» INSTRUCTIONS
(a) Write out the part of the passage on the QCX SSB modification that opens with the words containing "This is a simple" and closes with "and digital operations.".
(b) Answer these questions using the passage on the QCX SSB modification, marking each answer with the matching numeral:
(i) What maximum PEP output does the modified transceiver reach in SSB?
(ii) At what rate does the ATMEGA328P over-sample the I/Q when receiving?
(iii) Over what I2C speed are the tiny frequency changes sent to the SI5351 PLL?
(c) Carry on the passage on the QCX SSB modification, starting after its last sentence.

» PASSAGE
This is a simple and experimental modification that transforms a QCX into a (Class-E driven) SSB transceiver. It can be used to make QRP SSB contacts, or (in combination with a PC) used for the digital modes such as FT8, JS8, FT4. It can be fully-continuous tuned through bands 160m-10m in the LSB/USB-modes with a 2400Hz bandwidth has up to 5W PEP SSB output and features a software-based full Break-In VOX for fast RX/TX switching in voice and digital operations.

The SSB transmit and receiver stages are implemented completely in a digital and software-based manner. At transmit the ATMEGA328P samples the input-audio and reconstructing a SSB-signal by controlling the SI5351 PLL phase (through tiny frequency changes over 800kbit/s I2C) and controlling the PA Power (through PWM on the key-shaping circuit). In this way a highly power-efficient class-E driven SSB-signal can be realized; a PWM driven class-E design keeps the SSB transceiver simple, tiny, cool, power-efficient and low-cost (ie. no need for power-inefficient and complex linear amplifier with bulky heat-sink as often is seen in SSB transceivers). At receive the ATMEGA328P over-samples the I/Q at 62.5kHz, implements a down-sampling phasing receiver in the digital domain via Hilbert transformers and digital filters, and sends the resulting signal via PWM shaping to the headphone/speaker output.

» GIVEN DATA
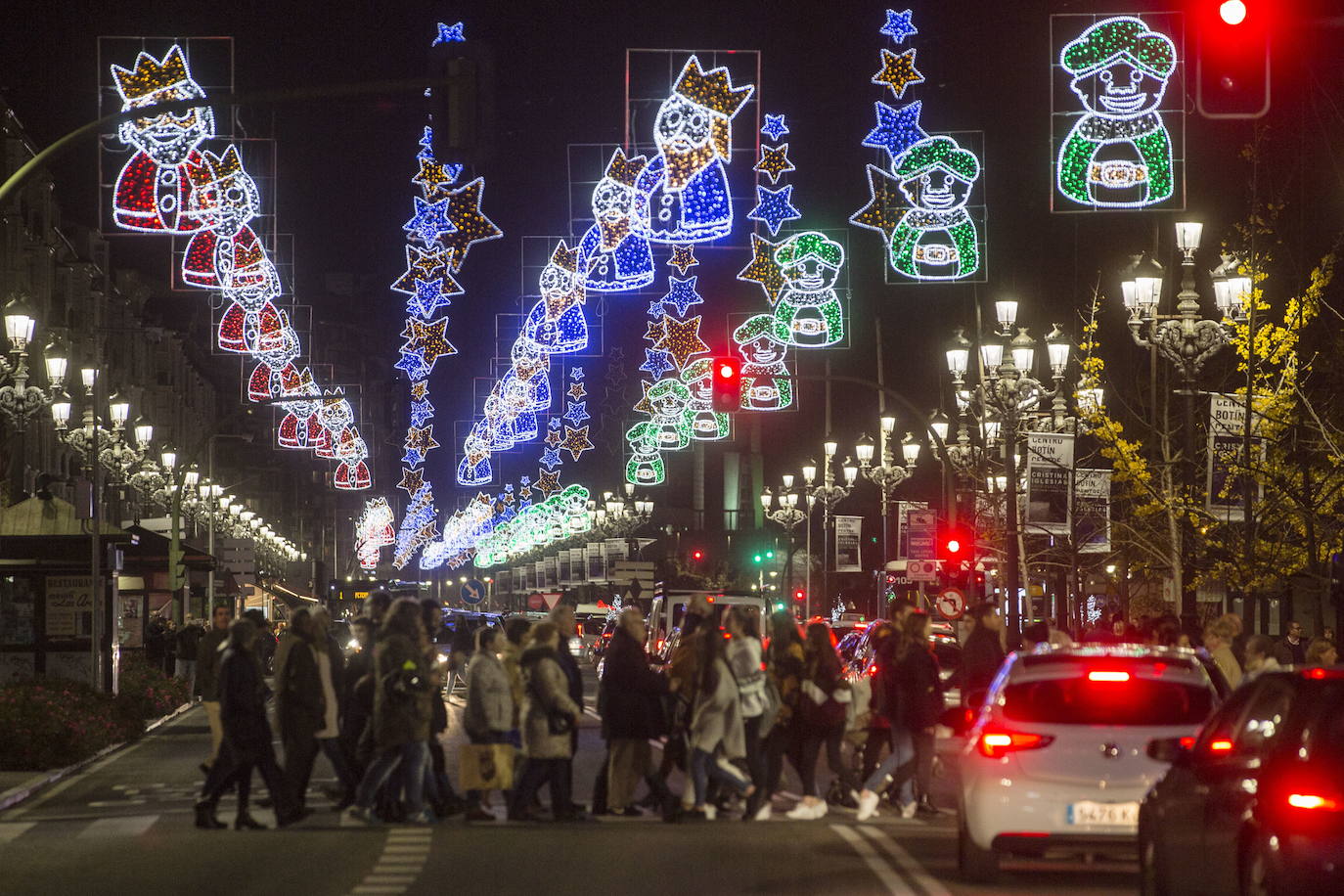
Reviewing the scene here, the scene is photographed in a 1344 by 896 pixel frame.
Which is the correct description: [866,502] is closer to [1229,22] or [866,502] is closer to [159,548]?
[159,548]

» ANSWER LIST
(a)
This is a simple and experimental modification that transforms a QCX into a (Class-E driven) SSB transceiver. It can be used to make QRP SSB contacts, or (in combination with a PC) used for the digital modes such as FT8, JS8, FT4. It can be fully-continuous tuned through bands 160m-10m in the LSB/USB-modes with a 2400Hz bandwidth has up to 5W PEP SSB output and features a software-based full Break-In VOX for fast RX/TX switching in voice and digital operations.

(b)
(i) Up to 5W PEP.
(ii) 62.5kHz.
(iii) 800kbit/s.

(c)
An Open Source Arduino sketch is used as the basis for the firmware, the hardware modification bypasses the QCX CW filter and adds a microphone input in-place of the DVM-circuit; the mod is easy to apply and consist of four wire and four component changes and after applying the transceiver remains compatible with the original QCX (CW) firmware.

This experiment is created to try out what can be done with very minimal and simplified hardware; a simple ATMEGA processor, a QCX and a software-based SSB processing approach. Feel free to experiment with this sketch, let me know your thoughts or contribute here: https://github.com/threeme3/QCX-SSB There is a forum discussion on the topic here: QRPLabs Forum

73, Guido pe1nnz@amsat.org

List of features:

  • Modification into a simple, fun and versatile QRP SSB HF transceiver with embedded DSP and SDR functions;
  • High-performance QSD mixer with steep baseband roll-off followed by a digital signal processing stage provides a good operational performance in terms of sensitivity, selectivity, spurious rejection and overall (blocking) dynamic range.
  • EER/Polar-transmitter Class-E driven SSB transmit-stage
  • Approximately 5W PEP SSB output (depending on supply voltage, amplitude-PA voltage regulated through PWM with 48dB dynamic range)
  • Supports USB and LSB modes up to 2400 Hz bandwidth (receiver and transmitter 400..2330Hz)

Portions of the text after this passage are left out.